Directions for this task:
Each line from the one holding "candles in sand, how" to the last line of the listing must be set down exactly. No pictures are to be included.

Available data:
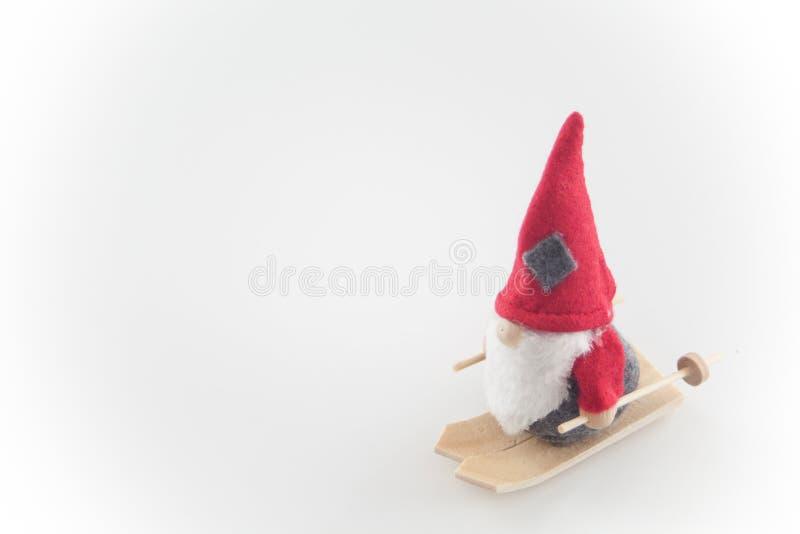 Santa Claus-Marionette auf Skis, Holzwollen stockbilder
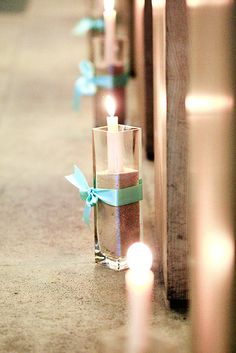 candles in sand, how easy is that! and inexpensive! maybe for the tables?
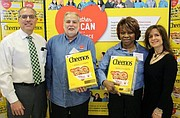 ShopRite of Lawnside owners David and Renee Zallie join Lou Salerno and Cora Williams. - SUBMITTED PHOTO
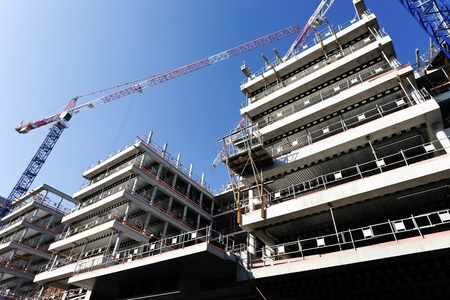 building structures: construction site with cranes and blue sky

Solution for this problem:
 candles in sand, how easy is that! and inexpensive! maybe for the tables?
 ShopRite of Lawnside owners David and Renee Zallie join Lou Salerno and Cora Williams. - SUBMITTED PHOTO
 building structures: construction site with cranes and blue sky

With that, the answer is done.